HT of the TNM-B1 + Y₂O₃ alloy samples after SLM + HIP increases σ_u by 20–100 MPa due to the formation of a lamellar microstructure. The strengthening effect is more noticeable at high test temperatures (900 to 1100 °С).

Conclusions

1. Powders of the 10–65 μm fraction with a high degree of particle spheroidization (up to 99 %) were obtained from SHS powders of the TNM-B1 + Y₂O₃ alloy. The influence of particle processing parameters in thermal plasma generated by a DC plasma torch was studied. It was found that this leads to significant changes in particle morphology and the production of a product with a high degree of spheroidization ranging from 88 to 97 %, depending on plasma stream enthalpy, plasma-forming gas composition, and precursor feed rate. At the maximum spheroidization degree, partial precursor evaporation was noted, leading to the formation of up to 7 wt. % of the nanosized fraction.

2. It was established that using hydrogen-containing thermal plasma increases the spheroidization degree of the product up to 99 %. At the same time, increasing the precursor feed rate from 0.6 to 2.4 kg/h decreases the spheroidization degree from 97 to 88 %. When processing powder in hydrogen-containing thermal plasma, the impurity oxygen concentration decreases from 0.8 to 0.13 wt. %, nitrogen impurities are halved, and hydrogen concentration decreases by an order of magnitude.

3. Experiments to optimize the SLM process identified regimes that allow building preforms with minimal defects and residual porosity.

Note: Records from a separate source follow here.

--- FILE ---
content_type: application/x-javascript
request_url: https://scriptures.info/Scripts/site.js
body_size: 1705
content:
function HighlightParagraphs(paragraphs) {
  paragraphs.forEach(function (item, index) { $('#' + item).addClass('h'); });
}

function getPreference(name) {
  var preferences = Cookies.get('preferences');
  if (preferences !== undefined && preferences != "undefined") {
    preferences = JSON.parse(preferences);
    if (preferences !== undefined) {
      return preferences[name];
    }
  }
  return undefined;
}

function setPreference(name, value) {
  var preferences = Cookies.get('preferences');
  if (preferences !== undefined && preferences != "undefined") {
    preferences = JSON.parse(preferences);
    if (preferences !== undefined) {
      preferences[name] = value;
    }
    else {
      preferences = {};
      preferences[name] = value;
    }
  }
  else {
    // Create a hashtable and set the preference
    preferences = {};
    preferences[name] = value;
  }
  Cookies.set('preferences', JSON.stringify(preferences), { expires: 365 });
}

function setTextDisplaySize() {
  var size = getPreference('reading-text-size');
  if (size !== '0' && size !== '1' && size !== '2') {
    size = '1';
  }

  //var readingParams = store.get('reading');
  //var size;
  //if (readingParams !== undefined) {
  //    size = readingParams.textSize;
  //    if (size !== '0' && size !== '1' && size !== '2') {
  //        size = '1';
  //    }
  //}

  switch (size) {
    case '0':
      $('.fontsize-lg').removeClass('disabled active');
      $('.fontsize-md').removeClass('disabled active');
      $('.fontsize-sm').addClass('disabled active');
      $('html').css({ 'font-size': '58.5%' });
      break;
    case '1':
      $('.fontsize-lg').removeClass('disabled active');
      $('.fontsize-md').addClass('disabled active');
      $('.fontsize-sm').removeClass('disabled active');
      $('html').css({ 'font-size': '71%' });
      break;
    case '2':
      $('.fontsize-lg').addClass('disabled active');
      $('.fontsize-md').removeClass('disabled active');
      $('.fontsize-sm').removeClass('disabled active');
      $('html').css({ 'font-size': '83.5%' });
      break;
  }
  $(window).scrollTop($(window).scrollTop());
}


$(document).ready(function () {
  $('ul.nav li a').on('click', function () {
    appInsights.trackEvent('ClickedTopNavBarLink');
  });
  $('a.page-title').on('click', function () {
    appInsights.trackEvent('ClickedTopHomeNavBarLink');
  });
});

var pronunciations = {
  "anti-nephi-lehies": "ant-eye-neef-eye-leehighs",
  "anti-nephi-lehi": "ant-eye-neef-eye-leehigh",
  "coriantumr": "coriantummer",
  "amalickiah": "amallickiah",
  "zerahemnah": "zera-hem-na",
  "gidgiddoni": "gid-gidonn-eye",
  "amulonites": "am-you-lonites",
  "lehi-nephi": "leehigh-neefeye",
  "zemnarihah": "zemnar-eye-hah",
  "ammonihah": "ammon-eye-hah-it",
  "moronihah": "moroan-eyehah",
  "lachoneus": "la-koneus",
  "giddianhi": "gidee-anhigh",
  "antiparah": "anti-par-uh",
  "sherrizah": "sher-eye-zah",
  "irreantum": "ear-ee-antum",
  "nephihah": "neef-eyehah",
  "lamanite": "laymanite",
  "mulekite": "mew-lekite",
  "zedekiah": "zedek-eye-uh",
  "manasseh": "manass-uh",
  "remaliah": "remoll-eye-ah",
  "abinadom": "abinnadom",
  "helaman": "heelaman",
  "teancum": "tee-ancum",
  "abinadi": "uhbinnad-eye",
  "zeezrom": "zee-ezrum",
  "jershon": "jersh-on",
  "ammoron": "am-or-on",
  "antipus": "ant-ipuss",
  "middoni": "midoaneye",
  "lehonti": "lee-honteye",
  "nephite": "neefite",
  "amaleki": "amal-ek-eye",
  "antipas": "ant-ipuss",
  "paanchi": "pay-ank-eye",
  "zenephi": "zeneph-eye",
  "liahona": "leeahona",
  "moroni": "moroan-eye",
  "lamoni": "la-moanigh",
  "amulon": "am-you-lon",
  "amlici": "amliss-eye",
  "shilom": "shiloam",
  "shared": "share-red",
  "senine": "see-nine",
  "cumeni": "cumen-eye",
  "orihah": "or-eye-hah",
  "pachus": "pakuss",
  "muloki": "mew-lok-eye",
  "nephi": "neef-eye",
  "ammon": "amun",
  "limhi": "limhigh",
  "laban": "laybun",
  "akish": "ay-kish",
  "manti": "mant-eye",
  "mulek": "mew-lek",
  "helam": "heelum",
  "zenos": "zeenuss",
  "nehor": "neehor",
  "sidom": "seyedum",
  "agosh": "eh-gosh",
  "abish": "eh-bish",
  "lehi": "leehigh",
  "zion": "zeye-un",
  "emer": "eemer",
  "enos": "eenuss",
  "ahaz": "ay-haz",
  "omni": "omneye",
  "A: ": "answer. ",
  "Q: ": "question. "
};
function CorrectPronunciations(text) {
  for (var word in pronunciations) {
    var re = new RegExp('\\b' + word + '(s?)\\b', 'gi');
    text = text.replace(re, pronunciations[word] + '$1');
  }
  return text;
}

The best samples were obtained at a volumetric laser energy density of 40–50 J/mm³ (laser power around 60 W) and a scanning speed above 900 mm/s.

4. The influence of post-processing (HIP and HT) on the structure, phase composition, and mechanical properties of SLM samples from the TNM-B1 + Y₂O₃ alloy was studied. After HIP, the samples had nearly zero porosity with complete healing of structural defects, and additional thermal treatment ensured the transformation of the alloy’s equiaxed structure into a lamellar one.

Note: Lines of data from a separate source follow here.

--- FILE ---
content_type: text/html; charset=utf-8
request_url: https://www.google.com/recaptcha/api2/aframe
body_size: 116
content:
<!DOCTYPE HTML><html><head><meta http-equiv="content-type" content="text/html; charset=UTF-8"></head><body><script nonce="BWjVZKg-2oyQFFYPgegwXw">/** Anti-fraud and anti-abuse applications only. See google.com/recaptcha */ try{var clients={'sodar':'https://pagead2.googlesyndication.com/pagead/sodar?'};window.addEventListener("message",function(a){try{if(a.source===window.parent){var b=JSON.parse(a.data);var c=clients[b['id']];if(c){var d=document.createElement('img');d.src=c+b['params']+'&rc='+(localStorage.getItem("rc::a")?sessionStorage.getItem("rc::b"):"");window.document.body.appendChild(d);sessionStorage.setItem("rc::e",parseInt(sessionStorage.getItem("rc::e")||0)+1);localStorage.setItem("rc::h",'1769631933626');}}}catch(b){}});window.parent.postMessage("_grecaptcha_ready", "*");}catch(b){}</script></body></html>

5. Thermomechanical tests under uniaxial compression in the temperature range of 800 to 1100 °C revealed that the alloy with a lamellar structure in the SLM + HIP + HT state has increased strength values by 80–100 MPa. The best samples had the following properties at t = 800 °C: E = 115.2 GPa, σ_0.2 = 528 MPa, σ_u = 1148 MPa, and at 1100 °C: E = 48.2 GPa, σ_0.2 = 98 MPa, σ_u = 149 MPa.